THE RISE OF HISTORICAL CRITICISM
2. CHAPTER II
(continued)
But besides the allegorising principle of interpretation, and the
ethical reconstruction of history, there was a third theory, which
may be called the semi-historical, and which goes by the name of
Euhemeros, though he was by no means the first to propound it.
Appealing to a fictitious monument which he declared that he had
discovered in the island of Panchaia, and which purported to be a
column erected by Zeus, and detailing the incidents of his reign on
earth, this shallow thinker attempted to show that the gods and
heroes of ancient Greece were 'mere ordinary mortals, whose
achievements had been a good deal exaggerated and misrepresented,'
and that the proper canon of historical criticism as regards the
treatment of myths was to rationalise the incredible, and to
present the plausible residuum as actual truth.

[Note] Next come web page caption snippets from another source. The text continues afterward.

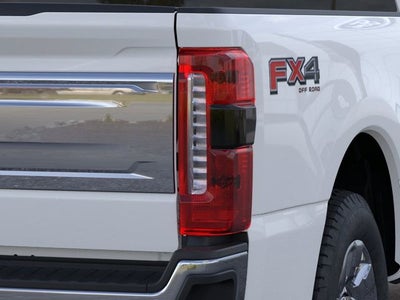 2026 Ford F-350SD King Ranch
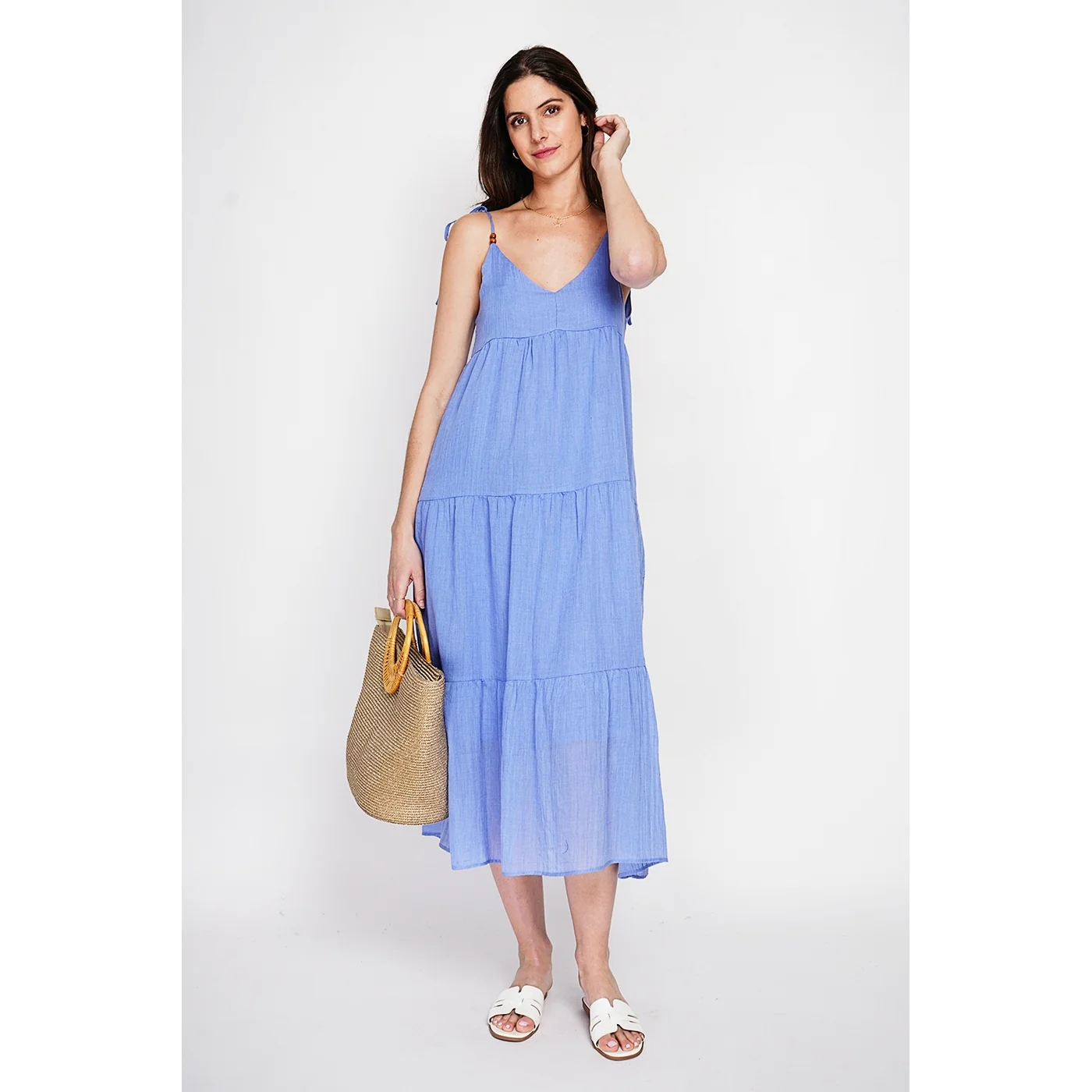 Robe - Azur - Image 6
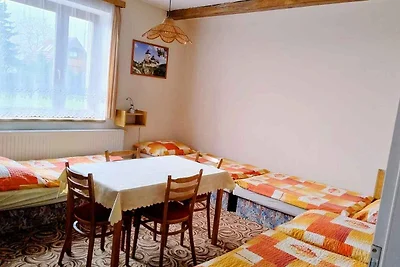 Ferienhaus mit Kinderspielplatz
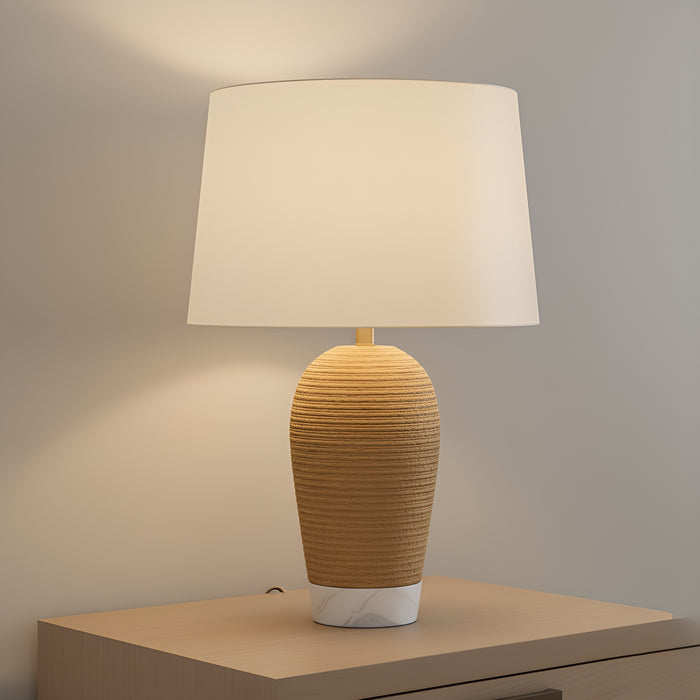 Quoizel - FRE6224BRG - One Light Table Lamp - Freya - Brushed Gold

To him and his school, the centaurs, for instance, those mythical
sons of the storm, strange links between the lives of men and
animals, were merely some youths from the village of Nephele in
Thessaly, distinguished for their sporting tastes; the 'living
harvest of panoplied knights,' which sprang so mystically from the
dragon's teeth, a body of mercenary troops supported by the profits
on a successful speculation in ivory; and Actaeon, an ordinary
master of hounds, who, living before the days of subscription, was
eaten out of house and home by the expenses of his kennel.
Now, that under the glamour of myth and legend some substratum of
historical fact may lie, is a proposition rendered extremely
probable by the modern investigations into the workings of the
mythopoeic spirit in post-Christian times. Charlemagne and Roland,
St. Francis and William Tell, are none the less real personages
because their histories are filled with much that is fictitious and
incredible, but in all cases what is essentially necessary is some
external corroboration, such as is afforded by the mention of
Roland and Roncesvalles in the chronicles of England, or (in the
sphere of Greek legend) by the excavations of Hissarlik. But to
rob a mythical narrative of its kernel of supernatural elements,
and to present the dry husk thus obtained as historical fact, is,
as has been well said, to mistake entirely the true method of
investigation and to identify plausibility with truth.